Aladino aprendió que los deseos por más
inalcanzables o descabellados que parezcan hay que animarse a intentarlos,
arriesgarse a la aventura de dar el primer paso. Y una vez que damos ese primer
paso, y aunque la lucha resulte despareja, siempre hay que seguir adelante. No
hay que rendirse, como Aladino, cuyo sueño de casarse con la princesa y ser
príncipe era un sueño imposible, sin embargo, cuando la llevó a ver el mágico
mundo en su alfombra mágica, supo que había hecho bien en dejarse guiar por sus
deseos. Porque los deseos muchas veces son buenos guías, nos muestran el lugar
hacia donde partir. Como así también, a veces los deseos nos muestran el lugar
al que hay que volver.
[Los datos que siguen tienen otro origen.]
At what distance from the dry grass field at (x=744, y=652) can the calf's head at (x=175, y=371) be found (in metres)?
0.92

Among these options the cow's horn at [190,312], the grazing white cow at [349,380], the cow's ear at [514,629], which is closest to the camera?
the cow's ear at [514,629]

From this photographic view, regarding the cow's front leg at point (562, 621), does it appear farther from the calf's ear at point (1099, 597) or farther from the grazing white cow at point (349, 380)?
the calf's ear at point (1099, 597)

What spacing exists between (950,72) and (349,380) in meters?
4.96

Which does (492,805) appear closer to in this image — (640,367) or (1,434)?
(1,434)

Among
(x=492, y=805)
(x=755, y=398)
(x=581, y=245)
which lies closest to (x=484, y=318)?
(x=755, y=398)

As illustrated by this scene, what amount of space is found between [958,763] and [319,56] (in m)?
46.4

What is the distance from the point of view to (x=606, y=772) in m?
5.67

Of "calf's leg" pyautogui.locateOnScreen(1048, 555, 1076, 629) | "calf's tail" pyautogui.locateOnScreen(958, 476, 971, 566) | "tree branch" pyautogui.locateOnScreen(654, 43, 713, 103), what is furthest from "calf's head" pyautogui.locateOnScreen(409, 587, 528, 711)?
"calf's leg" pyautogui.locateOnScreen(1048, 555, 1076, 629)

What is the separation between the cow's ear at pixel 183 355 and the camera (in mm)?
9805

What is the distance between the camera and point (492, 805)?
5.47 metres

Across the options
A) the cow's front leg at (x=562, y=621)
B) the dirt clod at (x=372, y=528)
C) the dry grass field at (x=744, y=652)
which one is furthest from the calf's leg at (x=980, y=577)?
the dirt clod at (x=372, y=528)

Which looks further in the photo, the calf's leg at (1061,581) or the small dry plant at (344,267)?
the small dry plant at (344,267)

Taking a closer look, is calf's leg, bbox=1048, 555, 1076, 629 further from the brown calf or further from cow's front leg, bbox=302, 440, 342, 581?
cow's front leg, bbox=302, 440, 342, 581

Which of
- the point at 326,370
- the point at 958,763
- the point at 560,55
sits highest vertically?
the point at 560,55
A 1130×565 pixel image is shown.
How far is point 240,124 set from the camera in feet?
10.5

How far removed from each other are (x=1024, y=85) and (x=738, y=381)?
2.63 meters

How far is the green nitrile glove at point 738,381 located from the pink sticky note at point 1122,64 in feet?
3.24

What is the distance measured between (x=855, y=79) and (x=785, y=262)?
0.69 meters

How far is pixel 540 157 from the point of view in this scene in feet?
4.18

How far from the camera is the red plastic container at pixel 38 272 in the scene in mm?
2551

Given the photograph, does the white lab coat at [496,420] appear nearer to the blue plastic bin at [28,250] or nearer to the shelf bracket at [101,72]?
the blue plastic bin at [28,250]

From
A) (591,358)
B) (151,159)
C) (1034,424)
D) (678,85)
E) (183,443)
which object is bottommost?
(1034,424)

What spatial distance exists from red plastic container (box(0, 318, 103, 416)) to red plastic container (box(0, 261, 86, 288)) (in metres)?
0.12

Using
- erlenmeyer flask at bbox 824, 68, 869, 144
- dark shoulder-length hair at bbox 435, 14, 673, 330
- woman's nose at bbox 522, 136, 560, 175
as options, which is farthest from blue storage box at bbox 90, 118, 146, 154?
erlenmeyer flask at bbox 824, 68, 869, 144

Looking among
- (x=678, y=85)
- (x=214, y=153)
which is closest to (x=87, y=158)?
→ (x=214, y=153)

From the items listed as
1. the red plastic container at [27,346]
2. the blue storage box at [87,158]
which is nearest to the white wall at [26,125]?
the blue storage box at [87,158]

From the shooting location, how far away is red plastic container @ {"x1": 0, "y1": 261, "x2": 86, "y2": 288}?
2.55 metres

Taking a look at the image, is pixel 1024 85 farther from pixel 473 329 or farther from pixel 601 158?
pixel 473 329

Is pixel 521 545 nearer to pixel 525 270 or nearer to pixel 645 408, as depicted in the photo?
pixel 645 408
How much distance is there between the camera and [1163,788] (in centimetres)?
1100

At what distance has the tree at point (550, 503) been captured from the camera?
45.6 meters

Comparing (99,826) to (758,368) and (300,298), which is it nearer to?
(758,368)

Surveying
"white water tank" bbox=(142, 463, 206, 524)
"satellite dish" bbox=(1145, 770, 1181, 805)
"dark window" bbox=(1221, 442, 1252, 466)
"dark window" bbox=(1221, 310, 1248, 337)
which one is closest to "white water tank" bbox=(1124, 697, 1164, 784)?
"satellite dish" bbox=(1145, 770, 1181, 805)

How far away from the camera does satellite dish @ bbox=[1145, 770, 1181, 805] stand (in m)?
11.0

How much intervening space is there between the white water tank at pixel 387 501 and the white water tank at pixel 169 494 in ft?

Y como Aladino, cuando volvió al palacio, aprendió que a
veces el secreto no es vivir deseando lo que no se tiene, sino querer lo que se
tiene. Y una cosa hay que aprender: nuestros deseos no siempre van a cumplirse
ya, aquí y ahora. Es parte de la vida aceptar que nuestros deseos no siempre
son órdenes para un genio bueno. A veces otros deseos ajenos son los que
ordenan nuestra vida, pero lo que nos enseña la historia de Aladino es que el
genio que si puede escucharnos siempre no está en ninguna lámpara maravillosa,
sino dentro de nosotros mismos. Dentro nuestro hay un genio poderoso que puede
cumplir nuestros sueños. Ese genio espera nuestras órdenes y quiere cumplir
nuestros deseos.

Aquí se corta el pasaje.